Há um vago número de muitos meses que me vê olhá-la, olhá-la constantemente,
sempre com o mesmo olhar incerto e solícito. Eu sei que tem reparado nisso. E
como tem reparado, deve ter achado estranho que esse olhar, não sendo
propriamente tímido, nunca esboçasse uma significação. Sempre atento vago e o
mesmo, como que contente de ser só a tristeza disso... Mais nada... E dentro do
seu pensar nisso – seja o sentimento qual seja com que tem pensado em mim -
deve ter perscrutado as minhas possíveis intenções. Deve ter explicado a si
própria, sem se satisfazer, que eu sou ou um tímido especial e original, ou uma
qualquer espécie de qualquer coisa aparentado com o ser louco.
Eu não sou, minha
Senhora, perante o facto de olhá-la, nem estritamente um tímido, nem assentemente
um louco.
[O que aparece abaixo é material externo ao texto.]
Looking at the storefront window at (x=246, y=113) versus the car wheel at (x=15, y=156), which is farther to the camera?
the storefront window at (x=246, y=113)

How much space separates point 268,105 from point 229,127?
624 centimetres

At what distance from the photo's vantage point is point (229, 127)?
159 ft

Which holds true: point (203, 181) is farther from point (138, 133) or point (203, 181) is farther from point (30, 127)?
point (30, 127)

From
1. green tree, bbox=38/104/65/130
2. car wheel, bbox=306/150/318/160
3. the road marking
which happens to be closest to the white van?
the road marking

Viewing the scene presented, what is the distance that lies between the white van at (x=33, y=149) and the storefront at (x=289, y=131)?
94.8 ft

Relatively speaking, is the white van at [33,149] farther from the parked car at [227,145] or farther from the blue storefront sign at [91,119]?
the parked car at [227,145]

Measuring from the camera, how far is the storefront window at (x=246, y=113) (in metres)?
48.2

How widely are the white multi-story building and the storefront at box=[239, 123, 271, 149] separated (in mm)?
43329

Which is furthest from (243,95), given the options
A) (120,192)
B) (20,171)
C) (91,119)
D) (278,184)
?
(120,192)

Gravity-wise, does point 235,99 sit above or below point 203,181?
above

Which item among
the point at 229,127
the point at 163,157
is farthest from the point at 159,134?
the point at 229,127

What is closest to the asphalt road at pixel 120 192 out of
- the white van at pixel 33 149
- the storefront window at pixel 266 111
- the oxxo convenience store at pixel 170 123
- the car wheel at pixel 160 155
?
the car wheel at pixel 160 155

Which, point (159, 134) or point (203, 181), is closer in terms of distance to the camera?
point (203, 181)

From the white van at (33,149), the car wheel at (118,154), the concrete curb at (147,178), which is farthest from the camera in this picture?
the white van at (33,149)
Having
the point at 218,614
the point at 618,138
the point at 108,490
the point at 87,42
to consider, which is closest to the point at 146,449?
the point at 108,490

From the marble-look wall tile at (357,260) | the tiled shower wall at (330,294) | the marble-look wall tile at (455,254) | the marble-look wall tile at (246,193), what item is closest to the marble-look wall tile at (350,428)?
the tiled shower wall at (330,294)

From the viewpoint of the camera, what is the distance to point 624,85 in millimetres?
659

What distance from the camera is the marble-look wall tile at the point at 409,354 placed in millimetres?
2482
Sou outra coisa primeira e diversa, como, sem esperança de que me
creia, lhe vou expor. Quantas vezes eu segredava ao seu ser sonhado: Faça
o seu dever de ânfora inútil, cumpra o seu mister de mera taça.
Com que saudade da
ideia que quis forjar-me de si percebi um dia que era casada! O dia em que
percebi isso foi trágico na minha vida. Não tive ciúmes do seu marido. Nunca
pensei se acaso o tinha. Tive simplesmente saudades da minha ideia de si. Se eu
um dia soubesse este absurdo - que uma mulher num quadro - sim essa - era
casada, a mesma seria a minha dor.
Possuí-la? Eu não
sei como isso se faz. E mesmo que tivesse sobre mim a mancha humana de sabê-lo,
que infame eu não seria para mim próprio, que insultador agente da minha própria
grandeza, ao pensar sequer em nivelar-me com o seu marido!
Possuí-la? Um dia
que acaso passe sozinha numa rua escura, um assaltante pode subjugá-la e
possuí-la, pode fecundá-la até e deixar atrás de si esse rasto uterino. Se
possuí-la é possuir-lhe o corpo, que valor há nisso?
Que não lhe possui a
alma?... Como é que se possui uma alma? E pode haver um hábil e amoroso que
consiga possuir-lhe essa "alma". Que seja o seu marido esse... Queria
que eu descesse ao nível dele?
Quantas horas tenho
passado em convívio secreto com a ideia de si! Temo-nos amado tanto, dentro dos
meus sonhos! Mas mesmo aí, eu lho juro, nunca me sonhei possuindo-a. Sou um
delicado e um casto mesmo nos meus sonhos. Respeito até a ideia de uma mulher
bela
*
Eu não saberia nunca
como ajeitar a minha alma a levar o meu corpo a possuir o seu. Dentro de mim,
mesmo ao pensar nisso tropeço em obstáculos que não vejo, enredo-me em teias
que não sei o que são. Que muito mais me não aconteceria se eu quisesse
possuí-la realmente?
Que eu - repito-lho - era incapaz de o tentar fazer. Nem sequer me ajeito a
sonhar-me fazendo-o.
São estas, minha Senhora, as palavras que tenho a escrever à margem da
significação do seu olhar involuntariamente interrogativo. É neste livro que,
primeiro, lerá esta carta para si. Se não souber que é para si, resignar-me-ei
a que assim seja. Escrevo mais para me entreter do que para lhe dizer qualquer
coisa. Só as cartas comerciais são dirigidas. Todas as outras devem, pelo menos
para o homem superior, ser apenas dele para si próprio.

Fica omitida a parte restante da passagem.